France

Une journée à Paris VIII : au cœur du blocage et de la protestation contre la loi Vidal (REPORTAGE)

Une assemblée générale s'est tenue le 6 avril à l'Université Paris VIII, à Saint-Denis, réunissant près de 800 personnes. A l'instar d'autres universités en France, Paris VIII pourrait reconduire un blocage débuté le 3 avril.

L’université Paris VIII était inaccessible ce 6 avril au matin : des chaises et des chaînes de fortune bloquent l'entrée du bâtiment. Pourtant, de l'autre côté, des jeunes gens jouent de la guitare, discutent ou fument. Il n’y a pas longtemps qu’ils se sont réveillés, et la plupart ont dormi là, dans leur faculté qu’ils occupent depuis deux jours.

Quelques-uns escaladent le mur pour entrer ou sortir. Depuis la sortie du métro jusqu’à l’intérieur de l’établissement, tous les murs sont couverts de graffitis de toutes sortes. Des messages insurrectionnels, d’autres plus loufoques ou provocateurs, annoncent le blocage de l'université. La date du début de l'occupation est annoncée par l'un d'eux : «Fac autogérée à compter du 3 avril 2018». «Grève en marche», annonce un autre tag en guise de clin d’œil au parti présidentiel. Plus déroutant, on lit encore : «Dictature clitoridienne» ou «Pour un califat autogéré» – inscription signée d'une «internationale islamosituationniste».

En ce 6 avril a lieu la deuxième assemblée générale (AG) depuis le début du blocage. Etudiants, professeurs et employés de l'administration sont invités à y participer, mais pas la presse. «On se méfie des journalistes car ils nous ont fait des sales coups. A Tolbiac, ils ont montré des tags radicaux et filmé les étudiants à visage découvert, ce qui les mets en danger», explique une étudiante gréviste.
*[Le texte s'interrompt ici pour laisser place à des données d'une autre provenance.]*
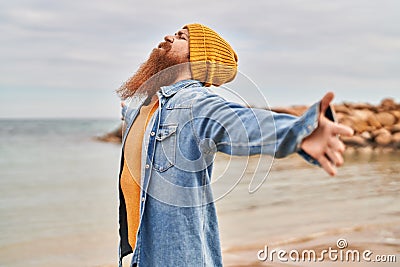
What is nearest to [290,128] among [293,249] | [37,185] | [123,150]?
[123,150]

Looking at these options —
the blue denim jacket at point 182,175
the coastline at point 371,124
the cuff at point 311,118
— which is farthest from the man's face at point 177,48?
the coastline at point 371,124

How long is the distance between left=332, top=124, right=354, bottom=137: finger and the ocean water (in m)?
0.33

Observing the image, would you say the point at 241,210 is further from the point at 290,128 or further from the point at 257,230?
the point at 290,128

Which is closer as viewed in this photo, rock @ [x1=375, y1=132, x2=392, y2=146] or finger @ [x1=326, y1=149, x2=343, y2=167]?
finger @ [x1=326, y1=149, x2=343, y2=167]

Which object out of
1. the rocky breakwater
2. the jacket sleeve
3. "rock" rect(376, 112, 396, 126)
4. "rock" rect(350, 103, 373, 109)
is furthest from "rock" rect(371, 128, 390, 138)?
the jacket sleeve

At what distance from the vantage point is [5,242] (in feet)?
12.8

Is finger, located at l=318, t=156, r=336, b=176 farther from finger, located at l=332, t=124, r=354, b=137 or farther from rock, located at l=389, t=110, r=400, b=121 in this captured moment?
rock, located at l=389, t=110, r=400, b=121

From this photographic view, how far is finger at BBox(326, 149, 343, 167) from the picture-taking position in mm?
821

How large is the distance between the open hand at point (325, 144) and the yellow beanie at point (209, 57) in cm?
41

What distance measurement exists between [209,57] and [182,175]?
269mm

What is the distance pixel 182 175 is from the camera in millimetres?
1171

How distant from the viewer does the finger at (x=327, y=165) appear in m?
0.82

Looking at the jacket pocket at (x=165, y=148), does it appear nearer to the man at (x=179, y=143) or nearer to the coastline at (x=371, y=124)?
the man at (x=179, y=143)

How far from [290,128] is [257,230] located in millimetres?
3178
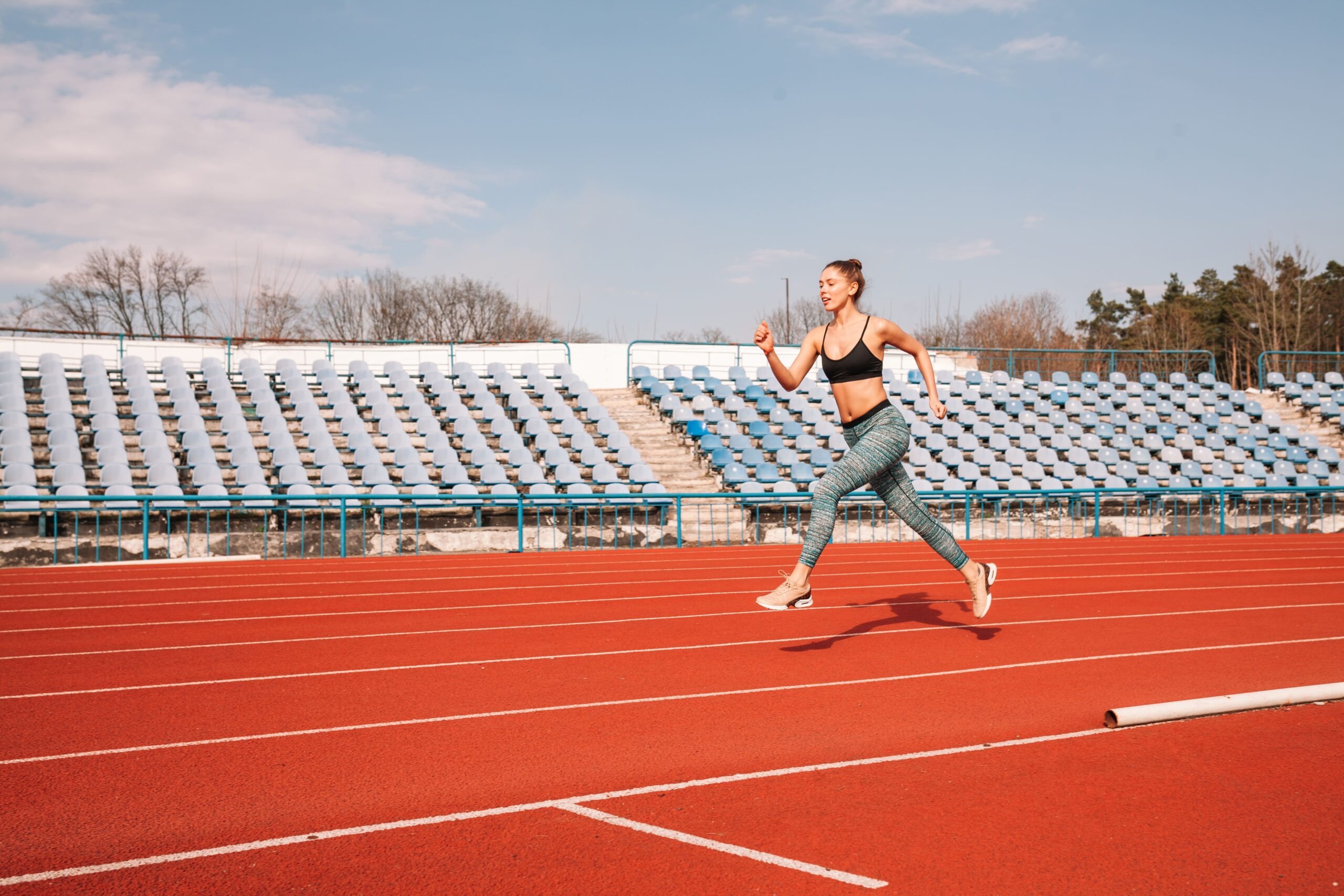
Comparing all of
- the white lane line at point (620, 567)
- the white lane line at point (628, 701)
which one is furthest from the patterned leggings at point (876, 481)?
the white lane line at point (620, 567)

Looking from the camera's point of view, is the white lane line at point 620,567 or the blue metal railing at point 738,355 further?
the blue metal railing at point 738,355

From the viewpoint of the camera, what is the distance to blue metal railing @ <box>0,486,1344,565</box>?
43.3 ft

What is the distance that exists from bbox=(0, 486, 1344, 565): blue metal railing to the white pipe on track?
34.5 ft

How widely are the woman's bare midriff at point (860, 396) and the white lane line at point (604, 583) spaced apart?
4083 mm

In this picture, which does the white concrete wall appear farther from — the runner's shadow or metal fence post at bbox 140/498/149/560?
the runner's shadow

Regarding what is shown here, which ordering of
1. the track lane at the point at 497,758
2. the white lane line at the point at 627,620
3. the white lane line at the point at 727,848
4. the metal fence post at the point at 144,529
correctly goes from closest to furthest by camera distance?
the white lane line at the point at 727,848
the track lane at the point at 497,758
the white lane line at the point at 627,620
the metal fence post at the point at 144,529

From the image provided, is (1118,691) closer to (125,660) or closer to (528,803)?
(528,803)

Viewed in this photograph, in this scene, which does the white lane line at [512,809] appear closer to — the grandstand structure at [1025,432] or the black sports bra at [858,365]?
the black sports bra at [858,365]

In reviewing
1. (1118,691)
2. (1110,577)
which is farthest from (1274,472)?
(1118,691)

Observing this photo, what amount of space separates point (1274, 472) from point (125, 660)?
76.2 feet

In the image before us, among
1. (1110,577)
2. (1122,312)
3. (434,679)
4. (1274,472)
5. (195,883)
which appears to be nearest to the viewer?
(195,883)

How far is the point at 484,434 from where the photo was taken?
64.6 feet

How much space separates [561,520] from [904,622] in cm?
920

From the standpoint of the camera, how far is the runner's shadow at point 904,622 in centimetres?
621
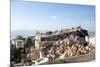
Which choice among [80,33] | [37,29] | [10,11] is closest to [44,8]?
[37,29]

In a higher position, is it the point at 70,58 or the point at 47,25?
the point at 47,25

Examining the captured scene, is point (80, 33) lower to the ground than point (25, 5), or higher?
lower

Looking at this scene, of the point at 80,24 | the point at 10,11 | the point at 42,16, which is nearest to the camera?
the point at 10,11

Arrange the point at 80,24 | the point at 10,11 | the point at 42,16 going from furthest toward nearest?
the point at 80,24
the point at 42,16
the point at 10,11

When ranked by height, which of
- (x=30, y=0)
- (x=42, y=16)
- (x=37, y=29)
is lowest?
(x=37, y=29)
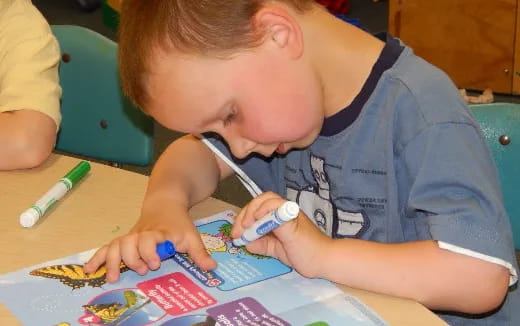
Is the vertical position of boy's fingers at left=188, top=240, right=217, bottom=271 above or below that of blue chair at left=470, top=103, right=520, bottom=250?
below

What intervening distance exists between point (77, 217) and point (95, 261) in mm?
131

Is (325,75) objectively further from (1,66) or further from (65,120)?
(65,120)

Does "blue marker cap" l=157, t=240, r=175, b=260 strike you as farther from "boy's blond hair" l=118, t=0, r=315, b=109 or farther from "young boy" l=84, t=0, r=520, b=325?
"boy's blond hair" l=118, t=0, r=315, b=109

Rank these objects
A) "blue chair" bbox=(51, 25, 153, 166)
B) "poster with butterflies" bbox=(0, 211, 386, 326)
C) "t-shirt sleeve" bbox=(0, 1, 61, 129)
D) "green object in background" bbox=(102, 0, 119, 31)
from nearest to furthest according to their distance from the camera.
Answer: "poster with butterflies" bbox=(0, 211, 386, 326), "t-shirt sleeve" bbox=(0, 1, 61, 129), "blue chair" bbox=(51, 25, 153, 166), "green object in background" bbox=(102, 0, 119, 31)

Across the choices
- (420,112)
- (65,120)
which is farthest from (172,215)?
(65,120)

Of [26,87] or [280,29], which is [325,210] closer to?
[280,29]

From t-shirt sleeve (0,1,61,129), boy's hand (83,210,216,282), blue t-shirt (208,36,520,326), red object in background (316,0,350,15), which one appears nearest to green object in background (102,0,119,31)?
red object in background (316,0,350,15)

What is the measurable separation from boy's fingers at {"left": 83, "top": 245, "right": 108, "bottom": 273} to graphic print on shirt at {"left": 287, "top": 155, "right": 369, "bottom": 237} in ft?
0.96

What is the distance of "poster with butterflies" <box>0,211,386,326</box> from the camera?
2.51ft

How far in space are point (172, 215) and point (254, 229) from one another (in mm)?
165

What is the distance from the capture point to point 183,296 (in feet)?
2.64

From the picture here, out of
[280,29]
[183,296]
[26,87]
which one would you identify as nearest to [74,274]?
[183,296]

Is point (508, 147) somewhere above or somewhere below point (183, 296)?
above

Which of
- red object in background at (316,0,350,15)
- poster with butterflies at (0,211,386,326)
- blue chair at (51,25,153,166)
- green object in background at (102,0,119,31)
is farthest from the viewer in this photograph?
red object in background at (316,0,350,15)
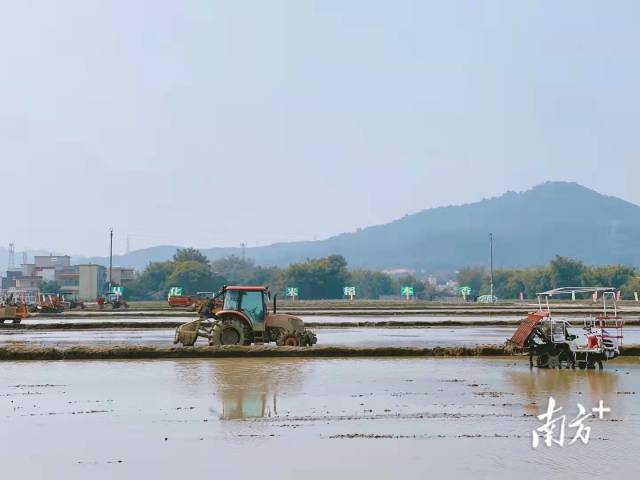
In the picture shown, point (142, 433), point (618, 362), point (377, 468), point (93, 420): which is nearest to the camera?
point (377, 468)

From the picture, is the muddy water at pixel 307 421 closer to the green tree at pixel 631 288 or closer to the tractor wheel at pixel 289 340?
the tractor wheel at pixel 289 340

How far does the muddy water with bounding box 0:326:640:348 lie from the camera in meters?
38.6

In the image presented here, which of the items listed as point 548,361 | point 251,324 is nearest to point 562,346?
point 548,361

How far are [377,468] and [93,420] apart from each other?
21.0 feet

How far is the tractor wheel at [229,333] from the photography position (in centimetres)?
3206

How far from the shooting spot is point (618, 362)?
28141 mm

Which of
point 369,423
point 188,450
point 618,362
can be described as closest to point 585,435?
point 369,423

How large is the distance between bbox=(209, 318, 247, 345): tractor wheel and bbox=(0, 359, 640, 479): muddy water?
16.3 feet

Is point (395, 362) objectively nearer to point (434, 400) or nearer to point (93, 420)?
point (434, 400)

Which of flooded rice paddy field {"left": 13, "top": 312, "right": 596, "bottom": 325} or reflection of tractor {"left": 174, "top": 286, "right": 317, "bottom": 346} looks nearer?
reflection of tractor {"left": 174, "top": 286, "right": 317, "bottom": 346}

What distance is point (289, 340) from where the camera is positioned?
106 feet

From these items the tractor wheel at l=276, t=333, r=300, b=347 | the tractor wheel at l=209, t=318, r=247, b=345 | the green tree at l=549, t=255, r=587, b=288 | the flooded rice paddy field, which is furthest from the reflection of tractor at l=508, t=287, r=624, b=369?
the green tree at l=549, t=255, r=587, b=288

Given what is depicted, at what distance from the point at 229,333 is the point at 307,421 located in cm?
1521

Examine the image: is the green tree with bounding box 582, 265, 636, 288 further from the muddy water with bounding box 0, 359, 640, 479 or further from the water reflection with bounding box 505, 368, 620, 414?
the water reflection with bounding box 505, 368, 620, 414
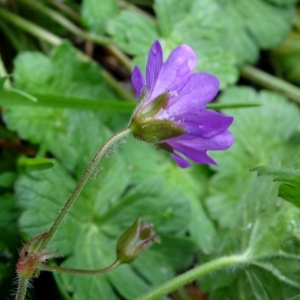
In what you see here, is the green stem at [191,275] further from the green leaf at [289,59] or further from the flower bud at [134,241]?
the green leaf at [289,59]

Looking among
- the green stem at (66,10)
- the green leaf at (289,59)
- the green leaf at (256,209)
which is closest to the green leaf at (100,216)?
the green leaf at (256,209)

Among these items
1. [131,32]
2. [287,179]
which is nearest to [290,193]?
[287,179]

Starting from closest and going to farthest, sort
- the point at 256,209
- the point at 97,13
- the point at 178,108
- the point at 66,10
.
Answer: the point at 178,108 < the point at 256,209 < the point at 97,13 < the point at 66,10

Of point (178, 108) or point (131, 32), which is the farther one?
point (131, 32)

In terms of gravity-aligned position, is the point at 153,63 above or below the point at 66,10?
above

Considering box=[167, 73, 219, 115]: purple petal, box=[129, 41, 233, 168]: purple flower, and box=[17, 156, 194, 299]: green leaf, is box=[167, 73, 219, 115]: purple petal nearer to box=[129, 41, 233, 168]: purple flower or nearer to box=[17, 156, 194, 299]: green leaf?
box=[129, 41, 233, 168]: purple flower

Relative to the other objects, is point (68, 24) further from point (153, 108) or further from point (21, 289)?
point (21, 289)

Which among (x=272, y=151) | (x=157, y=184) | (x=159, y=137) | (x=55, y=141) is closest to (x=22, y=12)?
(x=55, y=141)

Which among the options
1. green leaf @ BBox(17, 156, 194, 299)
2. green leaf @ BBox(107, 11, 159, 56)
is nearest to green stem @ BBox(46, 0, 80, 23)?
green leaf @ BBox(107, 11, 159, 56)

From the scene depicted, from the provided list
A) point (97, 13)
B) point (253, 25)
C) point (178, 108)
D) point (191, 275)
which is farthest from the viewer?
point (253, 25)
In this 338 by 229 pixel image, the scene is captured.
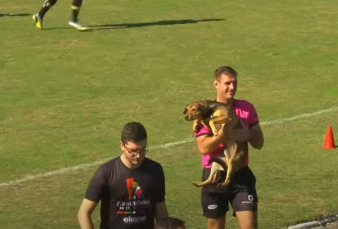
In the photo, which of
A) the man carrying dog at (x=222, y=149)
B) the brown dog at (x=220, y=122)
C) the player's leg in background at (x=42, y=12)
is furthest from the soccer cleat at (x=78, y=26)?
the brown dog at (x=220, y=122)

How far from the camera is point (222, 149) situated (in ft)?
34.4

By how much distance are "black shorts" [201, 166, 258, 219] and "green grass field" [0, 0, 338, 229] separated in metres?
1.86

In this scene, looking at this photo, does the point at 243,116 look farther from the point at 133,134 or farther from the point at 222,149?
the point at 133,134

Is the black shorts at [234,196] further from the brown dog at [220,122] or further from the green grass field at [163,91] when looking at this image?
the green grass field at [163,91]

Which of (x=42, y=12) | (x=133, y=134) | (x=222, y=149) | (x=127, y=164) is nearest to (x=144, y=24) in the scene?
(x=42, y=12)

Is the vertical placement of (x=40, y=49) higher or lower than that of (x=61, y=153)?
higher

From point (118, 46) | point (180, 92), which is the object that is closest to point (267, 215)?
point (180, 92)

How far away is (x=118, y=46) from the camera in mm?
23016

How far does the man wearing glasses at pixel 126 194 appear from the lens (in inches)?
358

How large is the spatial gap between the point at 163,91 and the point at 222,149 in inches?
366

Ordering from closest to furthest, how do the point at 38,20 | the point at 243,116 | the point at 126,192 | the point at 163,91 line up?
the point at 126,192 < the point at 243,116 < the point at 163,91 < the point at 38,20

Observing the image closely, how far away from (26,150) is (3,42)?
7.78 metres

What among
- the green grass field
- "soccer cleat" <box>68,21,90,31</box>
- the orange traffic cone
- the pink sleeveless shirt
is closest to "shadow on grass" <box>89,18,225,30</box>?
the green grass field

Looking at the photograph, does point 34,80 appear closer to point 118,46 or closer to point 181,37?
point 118,46
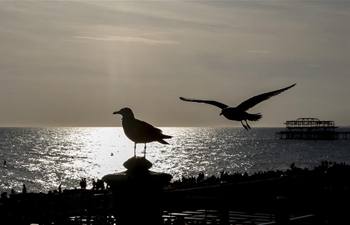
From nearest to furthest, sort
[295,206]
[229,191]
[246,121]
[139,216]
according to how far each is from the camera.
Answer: [139,216] → [229,191] → [246,121] → [295,206]

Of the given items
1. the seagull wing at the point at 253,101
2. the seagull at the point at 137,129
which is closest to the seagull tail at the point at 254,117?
the seagull wing at the point at 253,101

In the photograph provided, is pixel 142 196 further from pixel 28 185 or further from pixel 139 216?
pixel 28 185

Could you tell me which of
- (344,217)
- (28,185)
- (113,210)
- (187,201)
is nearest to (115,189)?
(113,210)

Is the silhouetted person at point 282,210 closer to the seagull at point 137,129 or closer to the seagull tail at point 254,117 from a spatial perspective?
the seagull at point 137,129

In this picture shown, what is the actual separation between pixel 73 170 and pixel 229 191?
10721cm

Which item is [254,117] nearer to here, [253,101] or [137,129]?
[253,101]

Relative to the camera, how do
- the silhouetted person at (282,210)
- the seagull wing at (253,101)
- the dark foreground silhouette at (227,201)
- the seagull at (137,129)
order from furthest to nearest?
1. the seagull wing at (253,101)
2. the seagull at (137,129)
3. the dark foreground silhouette at (227,201)
4. the silhouetted person at (282,210)

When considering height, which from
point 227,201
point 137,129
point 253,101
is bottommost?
point 227,201

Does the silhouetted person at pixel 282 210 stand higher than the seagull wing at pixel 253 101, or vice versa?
Answer: the seagull wing at pixel 253 101

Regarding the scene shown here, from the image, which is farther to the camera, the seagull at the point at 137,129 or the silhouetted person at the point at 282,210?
the seagull at the point at 137,129

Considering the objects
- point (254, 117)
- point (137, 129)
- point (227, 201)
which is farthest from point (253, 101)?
point (137, 129)

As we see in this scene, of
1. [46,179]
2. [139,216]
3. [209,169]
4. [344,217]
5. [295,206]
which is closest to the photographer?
[139,216]

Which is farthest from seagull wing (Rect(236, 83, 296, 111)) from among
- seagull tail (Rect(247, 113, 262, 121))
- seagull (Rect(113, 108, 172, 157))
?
seagull (Rect(113, 108, 172, 157))

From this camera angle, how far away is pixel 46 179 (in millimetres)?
93062
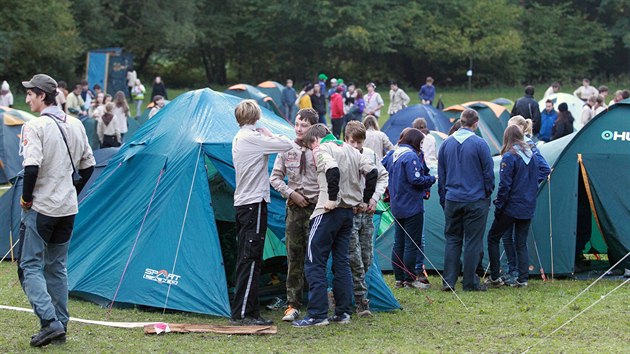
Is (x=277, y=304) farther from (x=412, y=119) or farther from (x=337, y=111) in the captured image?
(x=337, y=111)

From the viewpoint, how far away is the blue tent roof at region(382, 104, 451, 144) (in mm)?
21109

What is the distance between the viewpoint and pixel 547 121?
19.8m

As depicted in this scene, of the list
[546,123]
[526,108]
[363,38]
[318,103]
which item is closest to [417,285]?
[526,108]

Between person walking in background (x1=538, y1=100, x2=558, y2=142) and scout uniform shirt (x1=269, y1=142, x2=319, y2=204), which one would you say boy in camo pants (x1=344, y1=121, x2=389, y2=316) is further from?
person walking in background (x1=538, y1=100, x2=558, y2=142)

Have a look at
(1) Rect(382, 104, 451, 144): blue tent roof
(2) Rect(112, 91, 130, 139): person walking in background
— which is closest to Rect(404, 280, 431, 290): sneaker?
(2) Rect(112, 91, 130, 139): person walking in background

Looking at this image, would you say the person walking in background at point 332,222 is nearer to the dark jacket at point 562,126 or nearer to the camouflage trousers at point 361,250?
the camouflage trousers at point 361,250

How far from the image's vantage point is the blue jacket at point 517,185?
9.39 m

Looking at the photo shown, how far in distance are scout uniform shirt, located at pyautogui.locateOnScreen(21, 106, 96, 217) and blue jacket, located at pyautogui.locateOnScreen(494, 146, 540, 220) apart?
450cm

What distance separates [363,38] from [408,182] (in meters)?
35.9

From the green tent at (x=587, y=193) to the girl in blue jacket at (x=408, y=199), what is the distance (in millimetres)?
599

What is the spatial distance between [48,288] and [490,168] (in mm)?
4418

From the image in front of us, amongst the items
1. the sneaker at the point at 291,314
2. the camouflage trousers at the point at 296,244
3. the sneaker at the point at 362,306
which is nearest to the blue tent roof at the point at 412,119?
the sneaker at the point at 362,306

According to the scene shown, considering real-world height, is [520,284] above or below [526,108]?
below

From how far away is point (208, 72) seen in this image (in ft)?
161
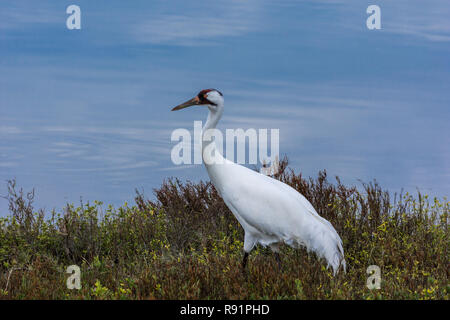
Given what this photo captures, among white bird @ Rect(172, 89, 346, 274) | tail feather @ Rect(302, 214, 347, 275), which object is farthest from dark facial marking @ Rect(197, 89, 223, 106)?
tail feather @ Rect(302, 214, 347, 275)

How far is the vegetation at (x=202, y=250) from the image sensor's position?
543 cm

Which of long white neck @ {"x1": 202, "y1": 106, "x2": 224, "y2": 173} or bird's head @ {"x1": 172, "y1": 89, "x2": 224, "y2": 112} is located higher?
bird's head @ {"x1": 172, "y1": 89, "x2": 224, "y2": 112}

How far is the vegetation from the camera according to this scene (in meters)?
5.43

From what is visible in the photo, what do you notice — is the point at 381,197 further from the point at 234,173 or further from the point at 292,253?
the point at 234,173

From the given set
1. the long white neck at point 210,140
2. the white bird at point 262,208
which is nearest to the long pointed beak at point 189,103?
the white bird at point 262,208

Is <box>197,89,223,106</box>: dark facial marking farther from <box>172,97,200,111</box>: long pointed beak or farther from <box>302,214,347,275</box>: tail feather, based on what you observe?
<box>302,214,347,275</box>: tail feather

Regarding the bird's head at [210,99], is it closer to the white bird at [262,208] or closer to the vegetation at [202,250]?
the white bird at [262,208]

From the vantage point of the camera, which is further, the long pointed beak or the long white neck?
the long pointed beak

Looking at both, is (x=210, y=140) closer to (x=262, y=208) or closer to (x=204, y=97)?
(x=204, y=97)

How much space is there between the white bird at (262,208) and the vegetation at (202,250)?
0.74 feet

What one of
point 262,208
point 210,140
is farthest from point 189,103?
point 262,208

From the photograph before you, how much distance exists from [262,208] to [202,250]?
2.03m

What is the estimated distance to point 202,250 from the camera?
7770mm

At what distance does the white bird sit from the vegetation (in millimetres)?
226
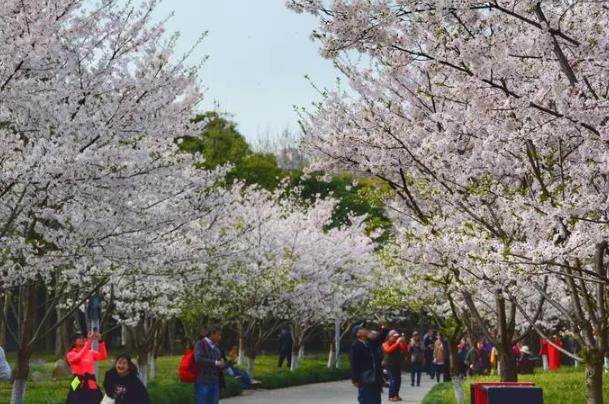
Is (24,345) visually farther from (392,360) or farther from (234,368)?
(392,360)

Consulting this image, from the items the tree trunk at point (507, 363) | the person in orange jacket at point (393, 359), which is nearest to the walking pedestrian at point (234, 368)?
the person in orange jacket at point (393, 359)

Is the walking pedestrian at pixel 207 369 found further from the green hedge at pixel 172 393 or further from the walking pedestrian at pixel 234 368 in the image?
the green hedge at pixel 172 393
La cause de ce blocage : la loi relative à l'orientation et à la réussite des étudiants (ORE), adoptée le 15 février et portée par la ministre de l'Enseignement supérieur, de la recherche et de l'innovation Frédérique Vidal. Censée répondre au problème de la saturation des universités, cette loi rencontre un mécontentement grandissant. Ses opposants lui reprochent d'instaurer une sélection injuste dans l'admission post-bac. 

Yacine fait partie des 800 étudiants venus assister à l'AG. Il n’est pas pour le blocage total de la fac. Avec les partiels qui approchent, il voudrait que ceux qui veulent étudier puissent le faire. En revanche, comme la plupart de ses camarades, il est contre la loi à venir : «Ca va américaniser le système éducatif français. Il faut continuer à laisser sa chance à chacun pour l’accès à l’université en France. C’était jusqu'à maintenant le seul accès à des études supérieures sans sélection.»

Pour Iman, cette loi va entraîner encore plus d’inégalités sociales : «Ce seront les plus pauvres qui seront pénalisés. Ceux qui ont les moyens iront directement dans les écoles privées.» Elle qui a eu un bac professionnel assure très bien s’en sortir en filière économie et gestion à l’université. 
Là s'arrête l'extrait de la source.